Spatial questions about pictures
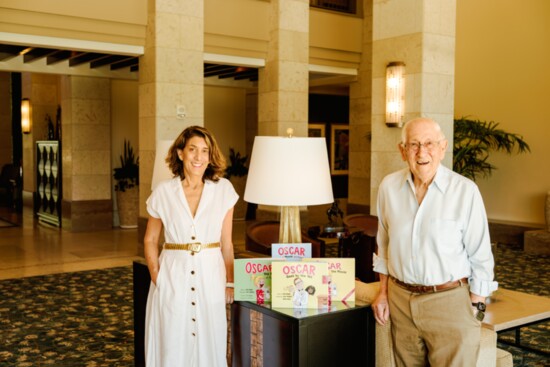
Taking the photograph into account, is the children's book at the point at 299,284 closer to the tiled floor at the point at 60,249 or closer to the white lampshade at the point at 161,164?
the white lampshade at the point at 161,164

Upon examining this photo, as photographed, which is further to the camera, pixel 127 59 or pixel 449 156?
pixel 127 59

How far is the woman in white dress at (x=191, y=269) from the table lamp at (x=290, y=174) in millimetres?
228

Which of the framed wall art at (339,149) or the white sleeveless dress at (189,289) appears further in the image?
the framed wall art at (339,149)

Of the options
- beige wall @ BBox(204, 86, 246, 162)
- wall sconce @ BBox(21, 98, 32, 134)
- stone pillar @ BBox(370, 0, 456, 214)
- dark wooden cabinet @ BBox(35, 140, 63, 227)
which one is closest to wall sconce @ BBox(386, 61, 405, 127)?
stone pillar @ BBox(370, 0, 456, 214)

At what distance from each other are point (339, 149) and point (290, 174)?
13041 mm

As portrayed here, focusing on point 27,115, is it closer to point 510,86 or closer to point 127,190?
point 127,190

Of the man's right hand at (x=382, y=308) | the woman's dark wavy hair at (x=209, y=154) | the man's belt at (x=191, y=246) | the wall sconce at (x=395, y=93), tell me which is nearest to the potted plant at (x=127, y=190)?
the wall sconce at (x=395, y=93)

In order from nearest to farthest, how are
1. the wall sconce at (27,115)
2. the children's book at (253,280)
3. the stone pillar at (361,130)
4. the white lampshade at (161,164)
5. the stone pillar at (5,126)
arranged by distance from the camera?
the children's book at (253,280) < the white lampshade at (161,164) < the stone pillar at (361,130) < the wall sconce at (27,115) < the stone pillar at (5,126)

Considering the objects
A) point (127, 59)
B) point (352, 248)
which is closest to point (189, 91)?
point (127, 59)

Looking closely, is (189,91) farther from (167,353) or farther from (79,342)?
(167,353)

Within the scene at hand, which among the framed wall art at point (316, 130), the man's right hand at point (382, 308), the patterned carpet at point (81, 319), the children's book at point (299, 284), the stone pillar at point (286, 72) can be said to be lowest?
the patterned carpet at point (81, 319)

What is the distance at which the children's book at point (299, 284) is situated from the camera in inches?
119

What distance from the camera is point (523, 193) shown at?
10.9 metres

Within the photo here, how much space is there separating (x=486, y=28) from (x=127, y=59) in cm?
648
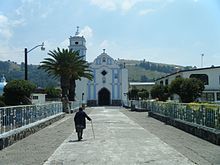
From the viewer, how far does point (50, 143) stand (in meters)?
15.7

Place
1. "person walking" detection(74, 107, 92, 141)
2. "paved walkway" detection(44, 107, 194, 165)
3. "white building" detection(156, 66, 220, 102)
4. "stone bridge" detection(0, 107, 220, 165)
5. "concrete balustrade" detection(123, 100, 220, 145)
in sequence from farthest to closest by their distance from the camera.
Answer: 1. "white building" detection(156, 66, 220, 102)
2. "person walking" detection(74, 107, 92, 141)
3. "concrete balustrade" detection(123, 100, 220, 145)
4. "stone bridge" detection(0, 107, 220, 165)
5. "paved walkway" detection(44, 107, 194, 165)

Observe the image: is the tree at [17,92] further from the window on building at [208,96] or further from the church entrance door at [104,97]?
the church entrance door at [104,97]

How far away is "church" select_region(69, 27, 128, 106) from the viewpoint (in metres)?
89.1

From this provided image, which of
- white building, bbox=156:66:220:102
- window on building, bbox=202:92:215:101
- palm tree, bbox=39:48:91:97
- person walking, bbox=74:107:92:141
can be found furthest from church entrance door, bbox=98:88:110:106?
person walking, bbox=74:107:92:141

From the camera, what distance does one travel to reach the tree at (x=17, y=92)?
32250 millimetres

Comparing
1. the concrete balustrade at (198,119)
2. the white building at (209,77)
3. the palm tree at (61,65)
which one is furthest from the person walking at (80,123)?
the white building at (209,77)

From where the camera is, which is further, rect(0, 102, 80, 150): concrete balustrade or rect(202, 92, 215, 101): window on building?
rect(202, 92, 215, 101): window on building

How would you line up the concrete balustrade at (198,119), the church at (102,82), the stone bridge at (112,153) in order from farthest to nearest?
the church at (102,82) → the concrete balustrade at (198,119) → the stone bridge at (112,153)

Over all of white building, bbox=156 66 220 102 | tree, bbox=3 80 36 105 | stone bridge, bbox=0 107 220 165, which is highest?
white building, bbox=156 66 220 102

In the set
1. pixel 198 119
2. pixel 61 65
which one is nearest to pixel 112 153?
pixel 198 119

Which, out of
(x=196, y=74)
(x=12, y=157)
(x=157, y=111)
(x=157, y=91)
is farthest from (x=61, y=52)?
(x=12, y=157)

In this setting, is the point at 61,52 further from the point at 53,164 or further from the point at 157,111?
the point at 53,164

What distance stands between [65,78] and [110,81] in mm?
38933

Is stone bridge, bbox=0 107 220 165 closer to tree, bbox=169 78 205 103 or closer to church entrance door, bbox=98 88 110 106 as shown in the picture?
tree, bbox=169 78 205 103
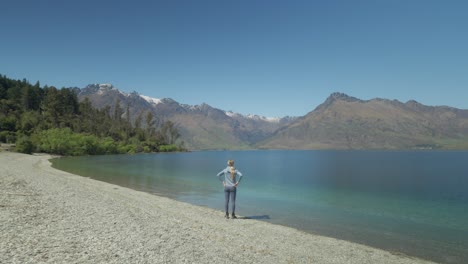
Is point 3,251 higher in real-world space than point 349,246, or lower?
higher

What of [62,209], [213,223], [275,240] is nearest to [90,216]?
Answer: [62,209]

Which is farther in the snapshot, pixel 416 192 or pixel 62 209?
pixel 416 192

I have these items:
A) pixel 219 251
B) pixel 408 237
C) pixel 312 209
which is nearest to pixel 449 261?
pixel 408 237

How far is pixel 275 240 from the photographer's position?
65.2 ft

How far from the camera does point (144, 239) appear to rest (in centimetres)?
1661

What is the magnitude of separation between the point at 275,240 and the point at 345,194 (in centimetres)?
3257

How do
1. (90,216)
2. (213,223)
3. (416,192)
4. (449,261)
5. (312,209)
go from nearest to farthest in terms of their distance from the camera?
(449,261) < (90,216) < (213,223) < (312,209) < (416,192)

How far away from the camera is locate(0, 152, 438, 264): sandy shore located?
43.8ft

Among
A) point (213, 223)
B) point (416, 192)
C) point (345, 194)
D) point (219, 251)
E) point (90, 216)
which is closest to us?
point (219, 251)

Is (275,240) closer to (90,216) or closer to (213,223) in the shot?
(213,223)

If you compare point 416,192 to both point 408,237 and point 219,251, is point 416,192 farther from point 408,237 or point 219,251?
point 219,251

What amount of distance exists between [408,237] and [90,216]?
23.3m

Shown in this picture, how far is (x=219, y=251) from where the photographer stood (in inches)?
631

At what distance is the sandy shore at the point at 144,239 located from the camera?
1334cm
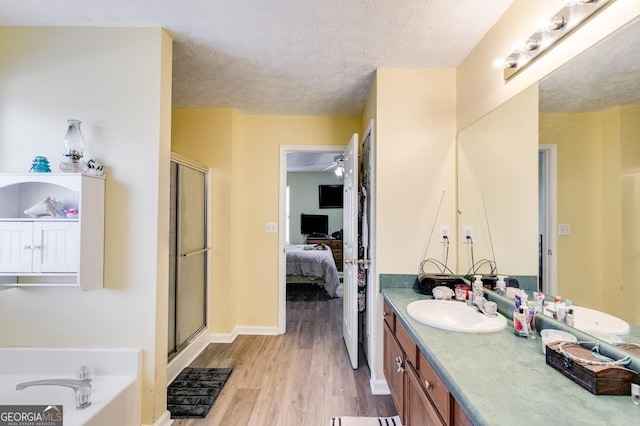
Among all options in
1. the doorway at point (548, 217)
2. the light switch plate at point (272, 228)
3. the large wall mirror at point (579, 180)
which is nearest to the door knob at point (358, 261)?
the large wall mirror at point (579, 180)

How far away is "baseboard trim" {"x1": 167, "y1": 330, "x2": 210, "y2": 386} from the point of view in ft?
7.43

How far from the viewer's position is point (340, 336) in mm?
3119

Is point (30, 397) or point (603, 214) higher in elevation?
point (603, 214)

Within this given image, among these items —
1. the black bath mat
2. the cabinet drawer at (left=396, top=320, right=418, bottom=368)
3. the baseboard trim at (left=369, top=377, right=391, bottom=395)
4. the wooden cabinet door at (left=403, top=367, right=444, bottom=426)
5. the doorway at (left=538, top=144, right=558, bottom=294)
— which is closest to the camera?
the wooden cabinet door at (left=403, top=367, right=444, bottom=426)

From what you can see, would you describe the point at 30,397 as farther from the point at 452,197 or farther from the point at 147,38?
the point at 452,197

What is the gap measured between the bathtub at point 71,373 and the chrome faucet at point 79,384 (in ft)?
0.13

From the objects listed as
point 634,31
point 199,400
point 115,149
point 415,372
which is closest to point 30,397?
point 199,400

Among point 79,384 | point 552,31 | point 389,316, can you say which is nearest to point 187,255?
point 79,384

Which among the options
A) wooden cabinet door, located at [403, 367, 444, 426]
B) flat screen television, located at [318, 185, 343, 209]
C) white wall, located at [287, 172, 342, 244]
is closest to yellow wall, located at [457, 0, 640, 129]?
wooden cabinet door, located at [403, 367, 444, 426]

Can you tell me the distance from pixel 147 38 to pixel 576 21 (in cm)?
217

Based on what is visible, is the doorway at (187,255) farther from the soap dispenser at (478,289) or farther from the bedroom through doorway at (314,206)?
the bedroom through doorway at (314,206)

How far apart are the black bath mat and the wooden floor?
49 millimetres

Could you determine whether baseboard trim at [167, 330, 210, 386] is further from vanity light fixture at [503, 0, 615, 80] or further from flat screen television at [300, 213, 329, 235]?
flat screen television at [300, 213, 329, 235]

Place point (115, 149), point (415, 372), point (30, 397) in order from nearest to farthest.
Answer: point (415, 372) → point (30, 397) → point (115, 149)
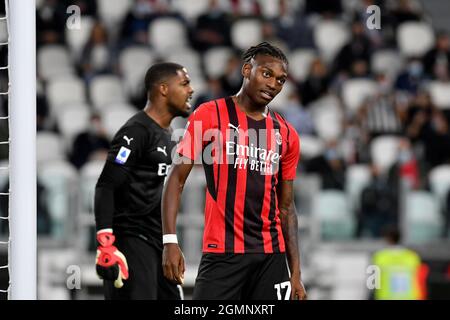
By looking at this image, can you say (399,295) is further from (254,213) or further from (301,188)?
(254,213)

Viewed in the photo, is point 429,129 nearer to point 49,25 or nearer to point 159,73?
point 49,25

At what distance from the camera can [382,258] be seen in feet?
28.5

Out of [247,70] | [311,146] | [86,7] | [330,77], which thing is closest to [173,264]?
[247,70]

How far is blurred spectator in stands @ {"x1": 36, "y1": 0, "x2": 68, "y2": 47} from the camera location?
1140 centimetres

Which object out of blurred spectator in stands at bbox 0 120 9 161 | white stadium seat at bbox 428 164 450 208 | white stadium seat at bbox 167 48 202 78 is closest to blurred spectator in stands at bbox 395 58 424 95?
white stadium seat at bbox 428 164 450 208

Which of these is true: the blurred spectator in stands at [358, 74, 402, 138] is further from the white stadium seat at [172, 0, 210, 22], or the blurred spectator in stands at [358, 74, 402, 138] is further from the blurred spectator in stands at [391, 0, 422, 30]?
the white stadium seat at [172, 0, 210, 22]

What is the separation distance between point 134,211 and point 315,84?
19.4 feet

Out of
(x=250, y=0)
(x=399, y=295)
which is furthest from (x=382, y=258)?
(x=250, y=0)

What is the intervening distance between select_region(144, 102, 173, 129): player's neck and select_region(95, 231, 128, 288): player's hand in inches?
25.5

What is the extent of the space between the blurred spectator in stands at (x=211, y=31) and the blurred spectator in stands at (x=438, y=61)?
219 cm

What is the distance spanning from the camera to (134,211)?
506cm

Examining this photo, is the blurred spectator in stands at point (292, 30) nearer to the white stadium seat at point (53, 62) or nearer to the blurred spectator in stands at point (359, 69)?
the blurred spectator in stands at point (359, 69)

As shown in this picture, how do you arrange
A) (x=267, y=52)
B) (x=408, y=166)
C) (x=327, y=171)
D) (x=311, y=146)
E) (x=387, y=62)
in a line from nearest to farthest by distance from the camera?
1. (x=267, y=52)
2. (x=327, y=171)
3. (x=408, y=166)
4. (x=311, y=146)
5. (x=387, y=62)
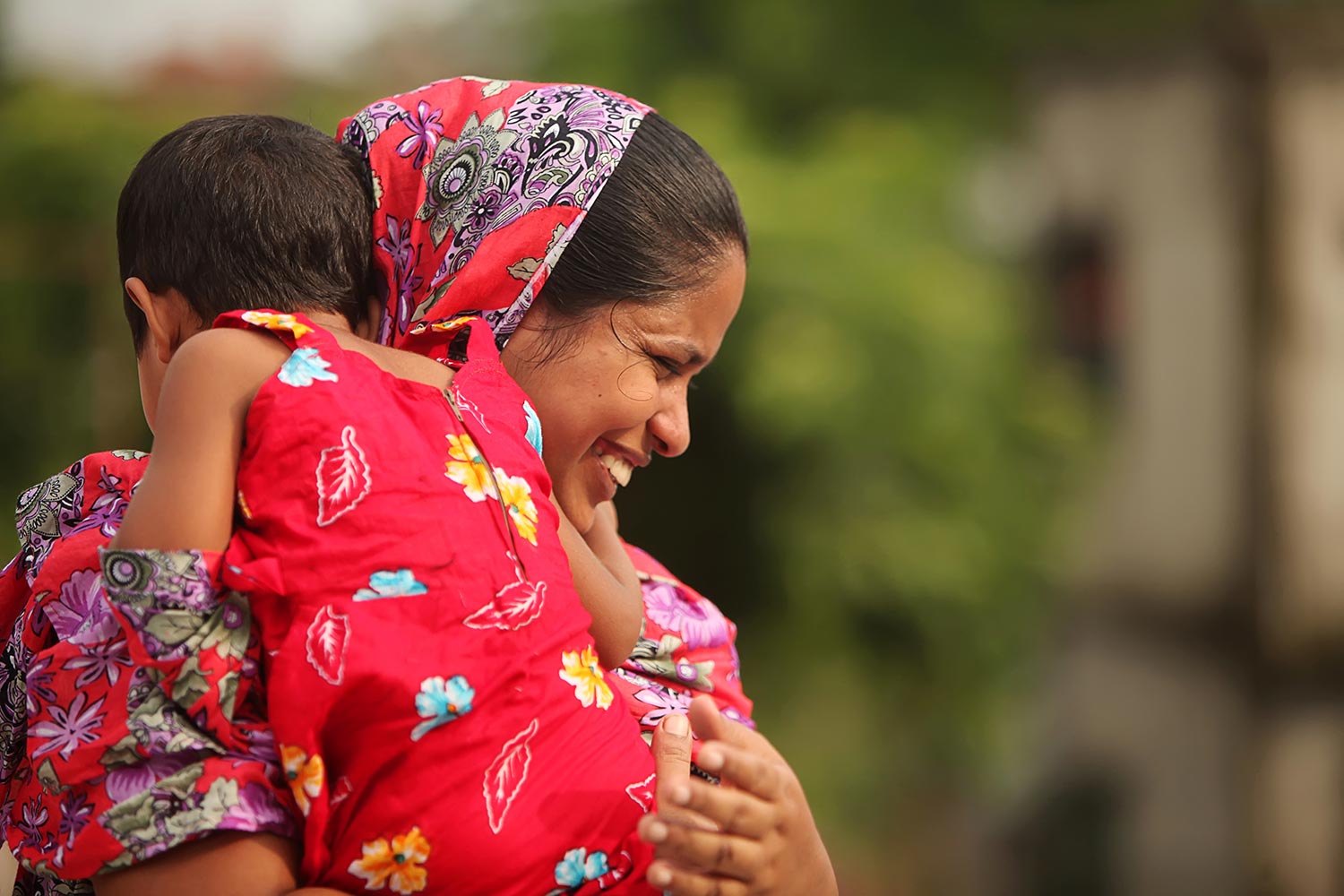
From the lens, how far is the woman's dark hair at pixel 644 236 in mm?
2064

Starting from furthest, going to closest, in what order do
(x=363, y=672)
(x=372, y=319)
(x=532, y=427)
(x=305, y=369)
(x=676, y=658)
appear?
(x=676, y=658) < (x=372, y=319) < (x=532, y=427) < (x=305, y=369) < (x=363, y=672)

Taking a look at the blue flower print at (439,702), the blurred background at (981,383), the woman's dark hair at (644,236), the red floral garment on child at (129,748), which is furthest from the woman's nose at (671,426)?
the blurred background at (981,383)

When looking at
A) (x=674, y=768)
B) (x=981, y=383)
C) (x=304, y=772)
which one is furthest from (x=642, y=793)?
(x=981, y=383)

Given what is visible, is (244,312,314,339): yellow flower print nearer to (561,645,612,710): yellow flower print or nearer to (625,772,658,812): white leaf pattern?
(561,645,612,710): yellow flower print

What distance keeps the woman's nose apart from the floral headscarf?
0.85ft

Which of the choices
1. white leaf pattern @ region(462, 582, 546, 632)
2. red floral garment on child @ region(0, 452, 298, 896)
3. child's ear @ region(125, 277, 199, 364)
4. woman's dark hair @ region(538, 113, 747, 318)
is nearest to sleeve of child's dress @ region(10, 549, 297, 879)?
red floral garment on child @ region(0, 452, 298, 896)

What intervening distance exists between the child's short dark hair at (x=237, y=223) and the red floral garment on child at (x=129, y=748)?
382mm

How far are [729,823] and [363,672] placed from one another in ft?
1.48

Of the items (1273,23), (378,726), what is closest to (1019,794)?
(1273,23)

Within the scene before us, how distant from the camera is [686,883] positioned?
1605 millimetres

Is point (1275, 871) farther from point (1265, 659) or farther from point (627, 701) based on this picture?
point (627, 701)

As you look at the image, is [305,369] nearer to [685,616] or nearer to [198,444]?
[198,444]

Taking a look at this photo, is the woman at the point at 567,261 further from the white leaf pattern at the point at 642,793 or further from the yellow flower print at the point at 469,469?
the white leaf pattern at the point at 642,793

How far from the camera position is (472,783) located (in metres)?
1.55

**TO DO**
Show each line of the entries above that contains the word "stands".

**WORKED ANSWER**
What distance stands between [65,78] and [110,81] in mm?
How far is blurred spectator in stands @ {"x1": 36, "y1": 0, "x2": 68, "y2": 47} from the camera location?
Which object out of blurred spectator in stands at bbox 0 120 9 161 | white stadium seat at bbox 428 164 450 208 | white stadium seat at bbox 167 48 202 78 is closest to blurred spectator in stands at bbox 395 58 424 95?
Which of these is true: the blurred spectator in stands at [358, 74, 402, 138] is further from the white stadium seat at [172, 0, 210, 22], or the blurred spectator in stands at [358, 74, 402, 138] is further from the blurred spectator in stands at [391, 0, 422, 30]?
What is the extent of the space between the blurred spectator in stands at (x=211, y=31) and the blurred spectator in stands at (x=438, y=61)?
Examining this photo, is the blurred spectator in stands at point (292, 30) nearer to the white stadium seat at point (53, 62) or nearer to the blurred spectator in stands at point (359, 69)?
the blurred spectator in stands at point (359, 69)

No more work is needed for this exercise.